YOUR INSTRUCTIONS –
Rewrite the paragraph of the Tacos Chiwas article below that begins "And the place truly is a passion project" as a short bulleted list that keeps its main facts.

If only Phoenix had more tacos – said no one, ever.
Phoenix is not a taco desert. There are hundreds of thousands -- perhaps millions -- of tacos assembled daily in tiny mom-and-pop shops with legit Mexican ties, and in local and national chains run by Mexican-Americans and gringos alike. Phoenix even hosts an annual Arizona Taco Festival -- a two-day affair celebrating what could be the most perfect food. We’re flush with tacos: good, bad, and everything in between.
So when a new taco shop opens, it’s not surprising we approach it with trepidation. All too often, it’s another average taco joint. Not so with the new Tacos Chiwas on McDowell Rd, just west of SR 51. Its owners are cranking out killer Chihuahuan tacos made with pride that you can taste in every meaty bite.
If it weren’t for the stark white sign (which used to advertise a Dairy Queen), it would be easy to zip past the standalone building that houses Chiwas. Steel bars cover the windows; a thick black font spells out Tacos Chiwas over an outline of the Mexican state of Chihuahua. The interior is neat and tidy, with an order counter, a chalkboard menu, and a long, narrow dining room with utilitarian booths and tables. Chiwas is remarkably unassuming for the passion put into its food.
And the place truly is a passion project for owners Armando Hernandez and Nadia Holguin, who met at an Arizona State University party in 2012. Both were born in the Mexican state of Chihuahua (although in different towns) and moved to Arizona when they were young. Hernandez worked in the front of the house of restaurants since he was 15, while Holguin hails from a restaurant family, attended culinary school, and worked in the back of the house.
Married for two years, the couple dreamed about opening their own restaurant soon after they met. They set goals, made plans, tested recipes, scraped money together.
On March 4th, they quietly opened the doors to their humble storefront, which previously housed a short-lived barbecue joint. They knew exactly what they wanted: a restaurant where they could show off the home-style cooking of their birthplace.
“The whole idea was home cooking from the get-go,” Hernandez said. “Every time we would go out to eat, we’d try to find our food. No luck.” That’s when the couple thought they might be on to something.

SUPPLIED INFORMATION –
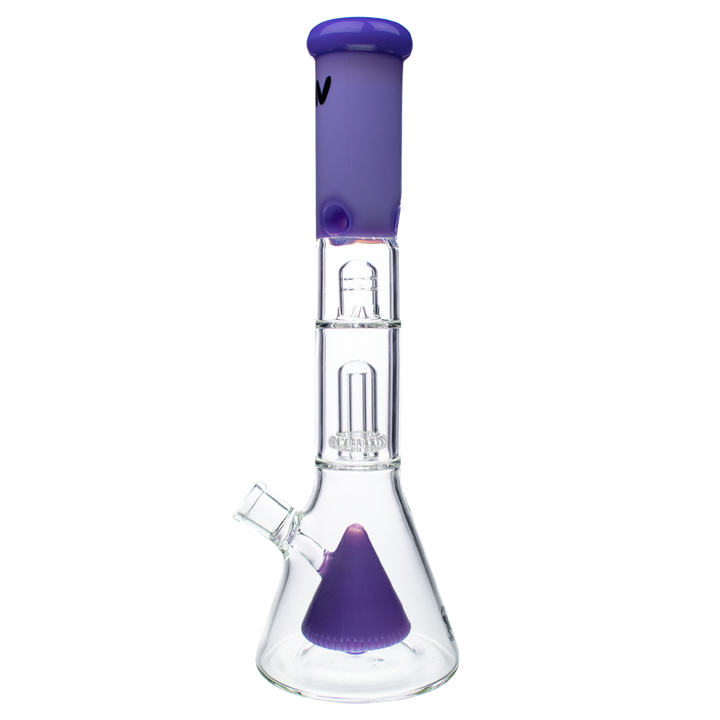 MAV Pyramid to Single UFO Beaker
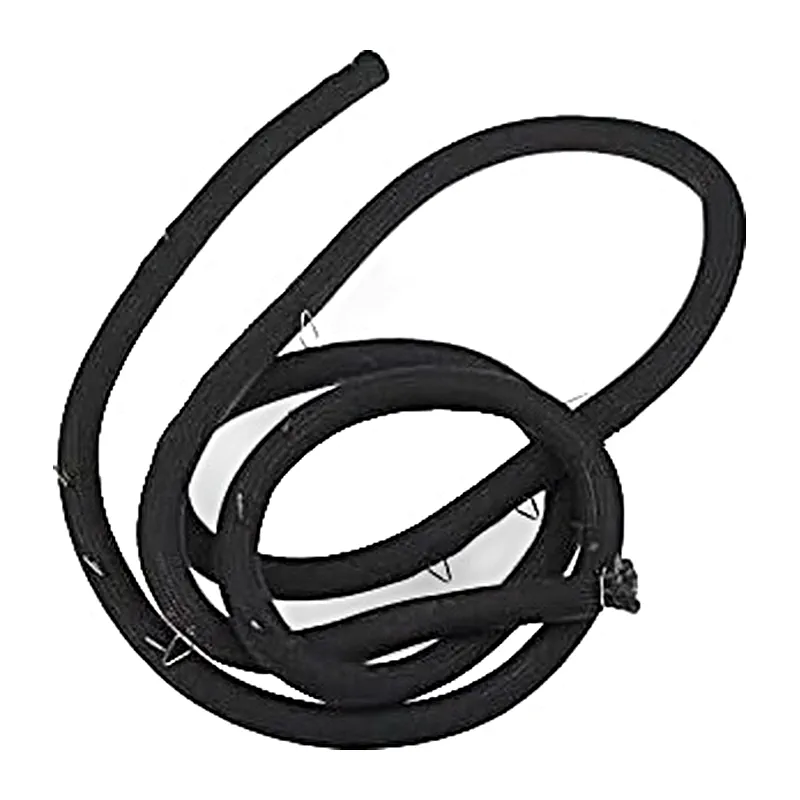 Deurrubber voor oven  voor WHIRLPOOL AWZ 9995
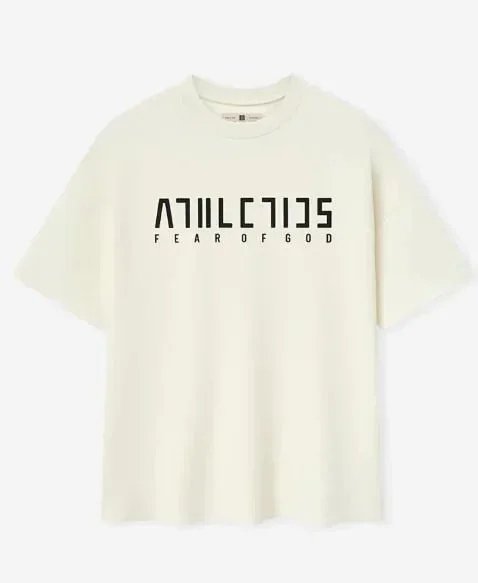 Fear Of God Fog Essentials T-Shirts: seller detail photo 1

RESULT –
- Tacos Chiwas is a passion project for owners Armando Hernandez and Nadia Holguin, who met at an Arizona State University party in 2012.
- Both were born in the Mexican state of Chihuahua, in different towns, and moved to Arizona when young.
- Hernandez has worked in the front of the house of restaurants since he was 15.
- Holguin comes from a restaurant family, attended culinary school, and worked in the back of the house.